**** Extract

# 2012 MES 40" Dissappointing Right Out Of The Box!



## tjohnson (Dec 9, 2012)

I own (3) MES 40's, and decided to purchase a new 2012 MES 40 from SAMS Club @ @299 + Free Delivery

Some of my customers are using them, so I figured I may as well get one too.

I will perform a side by side comparison of the old MES 40 and the 2012 MES 40 in a later thread

First off, it does look a little nicer than the older version MES 40 and the window is bigger

As far as the "Cool Factor" goes, I give it a 
	

	
	
		
		



		
			






I spent about 30 minutes assembling the new 2012 MES 40 and noticed a few things that troubled me!!

First off, the door did not fit properly, so I removed the cover to expose the upper hinge

(2) of the (4) screws holding the upper hinge seemed to be stripped, and the upper hinge was barely attached.

I removed the screws and the hinge, to find (2) of the (4) threaded inserts, were not installed properly, and would NEVER hold a screw.  This in-turn would cause the hinge to break loose of the case, and the door to fall off, the first time the wind caught the door.  Also there is no mechanism to keep the door from tearing off if/when the wind catches it.  A simple cable or sliding latch would save the hinge and/or door, in the event the wind catches it....And It Eventually Will!!!

You'll notice in the pics, that the upper hinge on the new 2012 model is on the outside of the cabinet, and the lower hinge is on the inside, between the door and the case itself.  The position of the upper hinge, combined with the lack of material in the hinge body itself, will lead to a failure of the hinge, if the wind catches the door.

These smokers are not used in a confined area, such as a garage.  They are used on decks, porches and driveways, where they are subject to the elements.  And "Yes Masterbuilt, there is wind outside!"

Sorry for the "RANT", but it irritates me to no end, that a company fails to follow thru on simple engineering tasks that should follow "Good Common Sense"!  Cute little gadgets don't impress me, if the product is bound to fail.

Do they not test these things before hitting the market?

Did they not see the stress on the upper hinge?

Yes, hinges are sometimes on the outside of a cabinet, but their attachment and structure are such, to withstand normal use

Not sure if I'm keeping this 2012 MES 40 or not

I guess I'll just have to see how well it compares to one of my older models

I've got many hundreds of hours on my older model MES 40's, and not too many complaints

This new 2012 model will have to work very hard to beat it's older brother!!

Todd

Threaded inserts on the left are factory installed.

Threaded inserts on the right are the new ones I installed

Notice the difference in size?













DSCF5478.JPG



__ tjohnson
__ Dec 9, 2012






Factory 6mm fine thread screw on the left

#10-21 coarse thread large headed pan screw on the right

Notice the difference in the size of the screw heads?













DSCF5482.JPG



__ tjohnson
__ Dec 9, 2012






Upper Hinge of the New 2012 MES 40

Notice the difference in the size of the screws holding on the upper hinge?

Factory are the smaller 6mm screws.  I installed the 10-24 screws on the right

Notice the narrow metal by the pivot?

********
**** Stored data

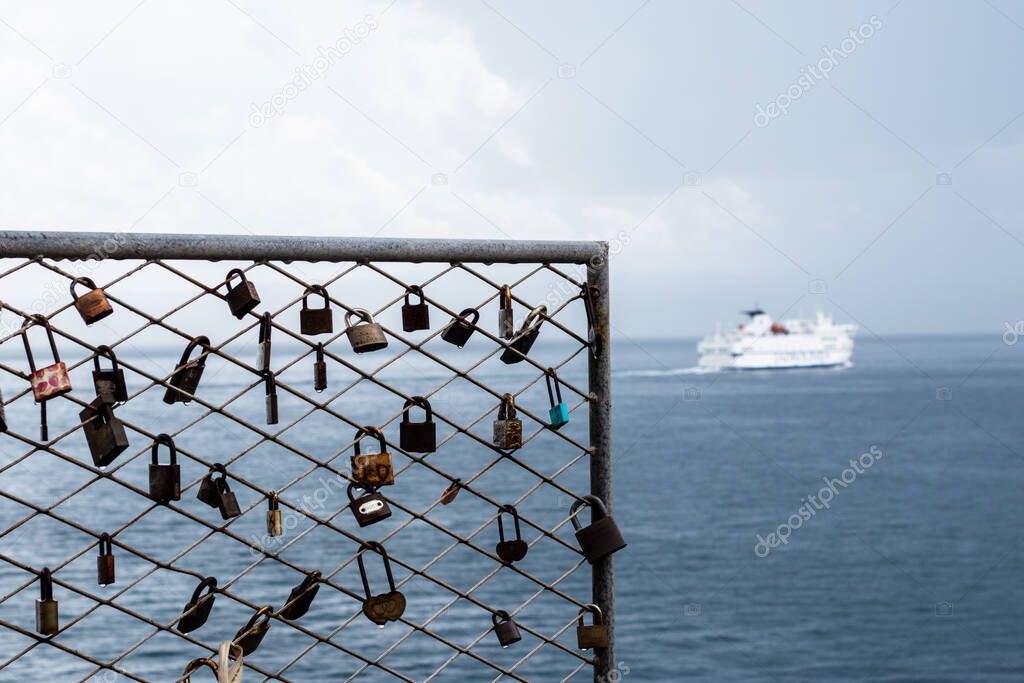 Rusted padlocks and fence on a rainy day drenched in water near the sea. Blurred ferry passing by in the distance. Dark day, broken love and negative emotions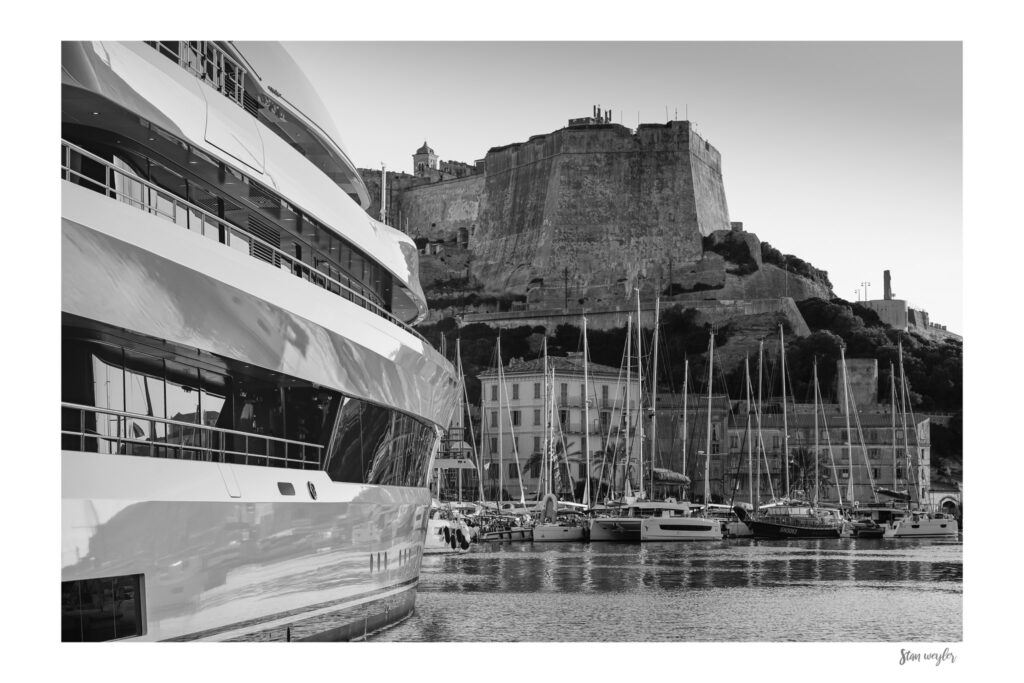 Bonifacio Corsica Black and White Print – Historic Citadel, Superyacht Photography, Maritime Wall Art by Stan Weyler Art Fine art black and white artistic photograph of the Bonifacio harbor with the famous Citadel fort in the background. The monochrome print captures the powerful contrast between the ancient medieval citadel perched high on the cliffs and the sleek, modern lines of a massive superyacht in the foreground. The high-contrast maritime composition beautifully highlights Corsica's history and contemporary luxury by Stan Weyler Art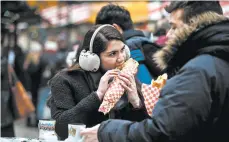  ?? CAMILLE FINE/CHICAGO TRIBUNE ?? Patricia Rivero, 24, and Orlando J. Rivero, 25, eat German food and drink out of souvenir boot mugs at Chicago’s Christkind­lmarket.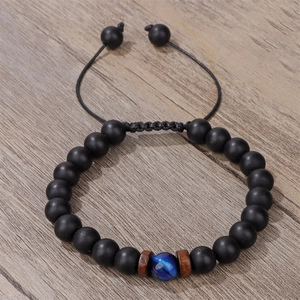 Dettaglio macro del bracciale in occhio di tigre intrecciato a mano su superficie in legno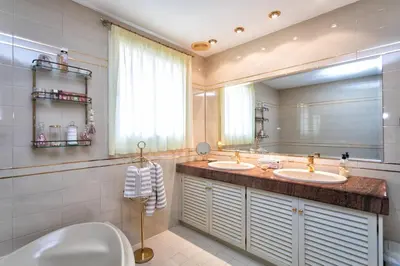 a bathroom with two sinks and a large mirror at Villa Paquita in Calella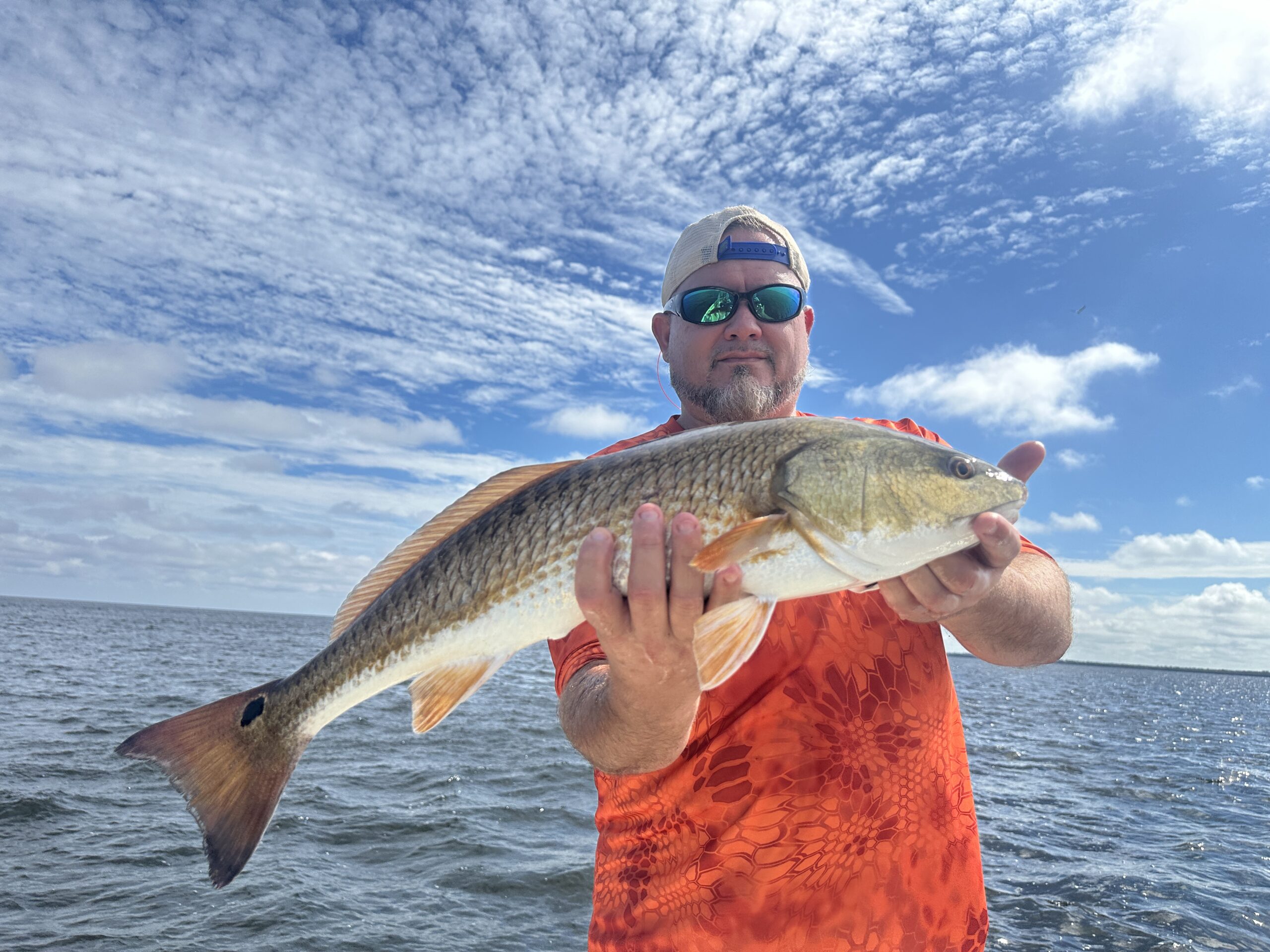 An angler in sunglasses holding up a redfish on Tampa Bay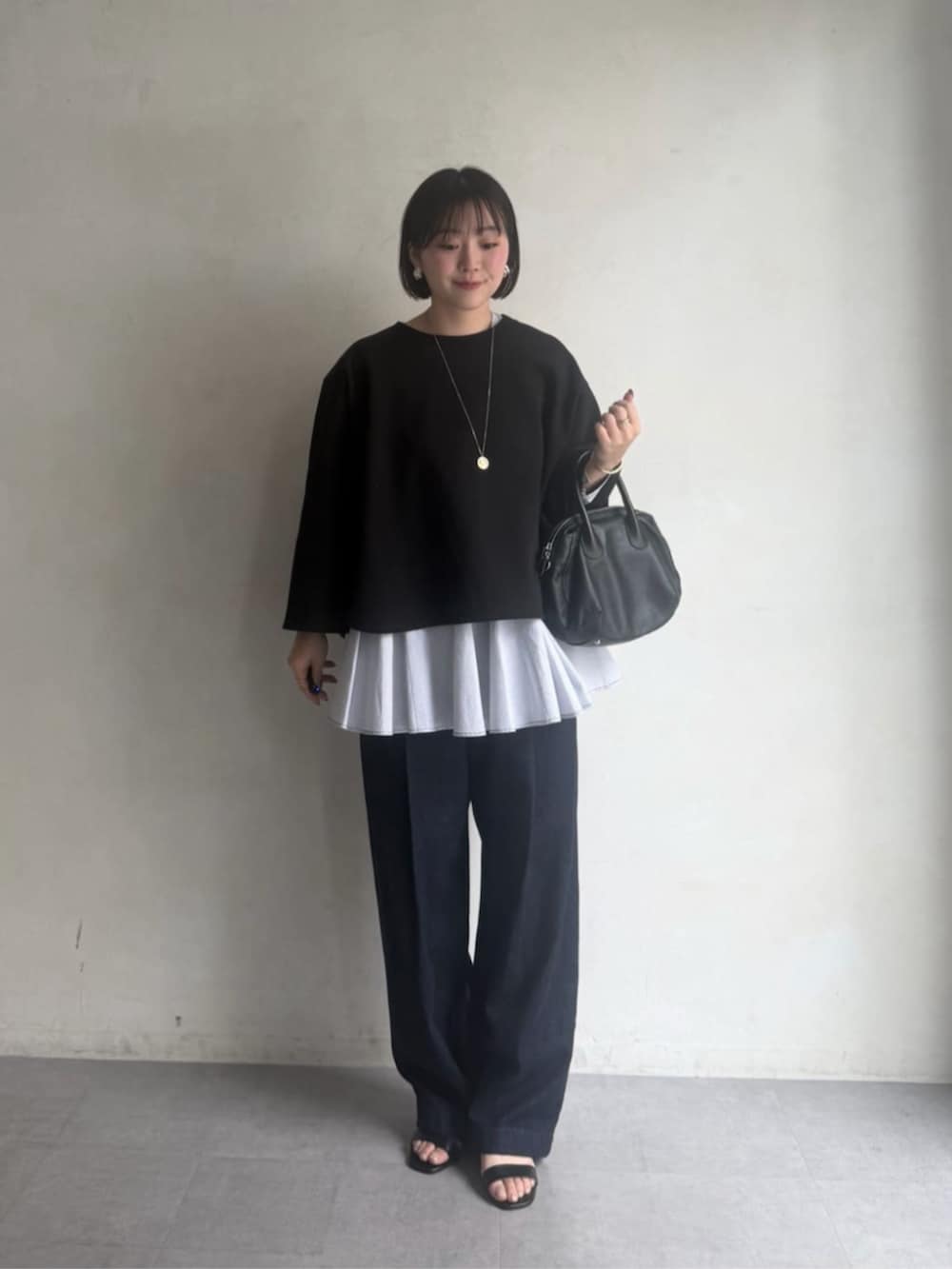 ブラック系のボストンバッグ、ブラック系のTシャツ/カットソー、ブルー系のデニムパンツを着用したレディースの冬コーディネートの2枚目の写真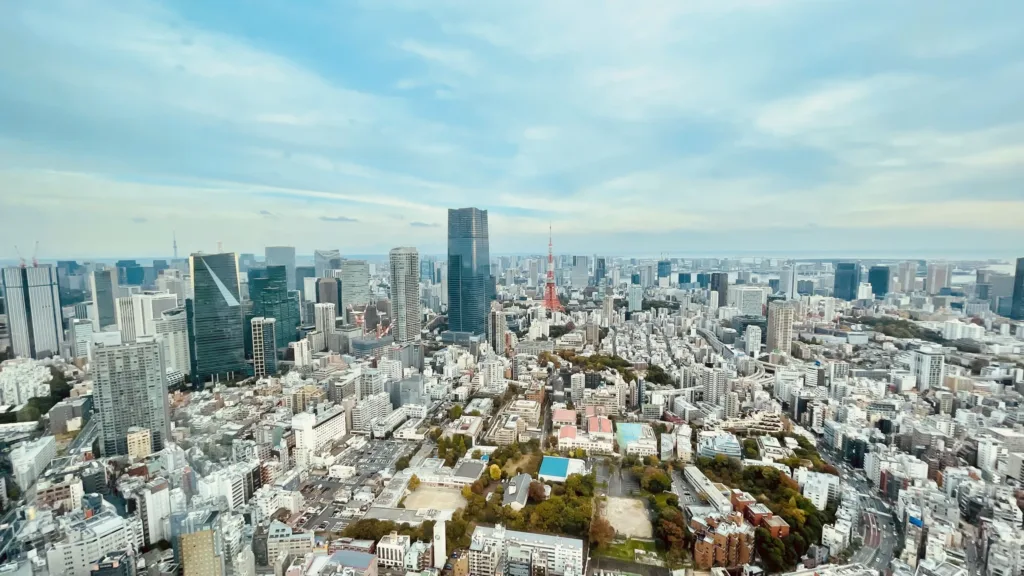 Pohled z výšky na hustou zástavbu Tokia s červenobílou věží Tokyo Tower uprostřed města.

********

» Work item
Reproduce the MES 40 thread from "## tjohnson (Dec" up to and including "get one too.", swapping "customers" for "clients". The records can be set aside.

» Answer for the task
## tjohnson (Dec 9, 2012)

I own (3) MES 40's, and decided to purchase a new 2012 MES 40 from SAMS Club @ @299 + Free Delivery

Some of my clients are using them, so I figured I may as well get one too.